▸ **PROBLEM**: Leave out every line before the one that contains "site 850, 2011-11-09". Please restate that line and the rest of the data word for word, through the end.

(Records from a collection)
"""

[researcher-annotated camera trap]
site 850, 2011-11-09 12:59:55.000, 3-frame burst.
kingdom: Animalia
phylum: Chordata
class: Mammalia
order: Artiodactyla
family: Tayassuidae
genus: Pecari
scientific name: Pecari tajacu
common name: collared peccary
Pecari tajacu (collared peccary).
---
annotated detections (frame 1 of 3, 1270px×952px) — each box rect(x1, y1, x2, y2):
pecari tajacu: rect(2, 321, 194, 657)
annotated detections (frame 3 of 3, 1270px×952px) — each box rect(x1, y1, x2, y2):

"""

▸ **TASK RESPONSE**:
site 850, 2011-11-09 12:59:55.000, 3-frame burst.
kingdom: Animalia
phylum: Chordata
class: Mammalia
order: Artiodactyla
family: Tayassuidae
genus: Pecari
scientific name: Pecari tajacu
common name: collared peccary
Pecari tajacu (collared peccary).
---
annotated detections (frame 1 of 3, 1270px×952px) — each box rect(x1, y1, x2, y2):
pecari tajacu: rect(2, 321, 194, 657)
annotated detections (frame 3 of 3, 1270px×952px) — each box rect(x1, y1, x2, y2):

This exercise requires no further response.